Nacido en Bradford en 1937 y fallecido en Londres el 11 de junio, David Hockney tenía todo para ser un ícono de los 60. En gran parte lo fue. Hubo en su vida pop art y largas estadías en California, incluso una vida sexual a contracorriente de la masculinidad macarthista que escondía a los Rock Hudson en el armario. Pero le sobrevino la longevidad. Al superar la esperanza de vida de un artista del siglo XX, Hockney recibió el siglo XXI con fuerzas como para continuar con la experimentación y teorizar acerca de ella. Es en esa bisagra entre dos grandezas en donde cruje con más musicalidad su carácter único y original.
En los 2000 dio a conocer junto con el físico Charles Falco la llamada Tesis de Hockney-Falco, que asevera que la tecnología ha sido una ayuda del arte visual desde el Renacimiento en adelante. Hablan de ayudas ópticas del estilo de las cámaras oscuras y los espejos curvos, y no del recurso fácil de decir que incluso un pincel es una tecnología (frase que, según la entrevista que le hizo Georg Grieg para el número de junio de A Rabbit’s Foot, Hockney dijo, pero hay que entender que en ese momento tenía 88 años, estaba en su último mes de vida y su mente brillante ya se encontraba algo desgastada).
No extraña que el poeta John Ashbery considerara a Hockney un “peso pesado” ni que ambos se hubieran acercado cuando Ashbery era editor en la parisina Arte y Literatura a mediados de los 1960. La duda que surge de este conocimiento mutuo es quién influyó a quién. En 1975 Ashbery publicó el que probablemente sea su mejor poemario: Autorretrato en espejo convexo. Parte de una pintura de 1524 en la que el Parmigianino usa, precisamente, un espejo curvo para hacer su propio retrato. ¿Le vino la idea a Ashbery de las conversaciones con Hockney, o fue Hockney quien empezó a crear su teoría a partir del libro de Ashbery?

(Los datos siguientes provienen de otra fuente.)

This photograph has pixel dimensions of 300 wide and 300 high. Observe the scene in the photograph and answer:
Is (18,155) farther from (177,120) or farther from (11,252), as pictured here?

Esa línea de tiempo carece de importancia. Lo que importa de ese vínculo es que siembra un hito en el pensamiento de Hockney que lo preserva de lo digital. Pese a toda la experimentación de los últimos años de la obra de Hockney, este vínculo temprano con Ashbery evita que se haga de él un profeta de la disolución del arte en el tecnoformol de la inteligencia artificial (IA). Hockney, a quien le gustaba usar moños de lunares por encima de camisas que parecían compradas en la misma tienda en la que se vestía Mick Jagger, nunca perdía contacto con las capas más reales del arte. Las ayudas técnicas eran, en ese sentido, auxiliares de la óptica y no sustituciones de la creación. Como aquel impulso de la abuela de Marcel, en el primer tomo de En busca del tiempo perdido, que prefiere obsequiarle al nieto un grabado algo desfasado de Notre Dame en vez de una reproducción realista de la catedral de París. La mano del artista modificando lo real y creando un real de más espesor todavía.
Es probable que Hockney, que supo hacer del iPad un pincel, hubiera tenido bastante que decir sobre el trabajo más reciente de Luis Camnitzer con IA. Ya que el ganador del Premio Figari 2025 apeló a los médiums reales para contactar con el educador venezolano Simón Rodríguez, permítase que este obituario de Hockney termine con una invocación. Imaginando al pintor británico recorriendo las salas sin pinturas colgadas del Museo Figari de Montevideo y leyendo de forma obsesiva los textos de la muestra La resurrección de Simón Rodríguez: el diccionario del poder. Imaginarlo asentir entre panel y panel, como si pensara que ese es el límite correcto entre la IA y las artes visuales: una interrogación sin imágenes. Porque todo lo que merece verse nace de la mano humana, incluso cuando esa mano es una tecnología mediada por el pensamiento, se le podría hacer decir a Hockney, ahora que ya no puede contradecirnos. O escuchar una de las frases de la citada entrevista con A Rabbit’s Foot, donde, añoso y todo, Hockney aún tenía fuerzas para decir “las máquinas no tienen experiencias”. Venía de encargar seis nuevos trajes a su sastre de Normandía y estaba intentando domar un flamante modelo de silla de ruedas. Con ella buscaba llegar al lienzo de siete metros en el que estaba pintando, a pincel, su última obra. Una obra inacabada, como cualquier vida.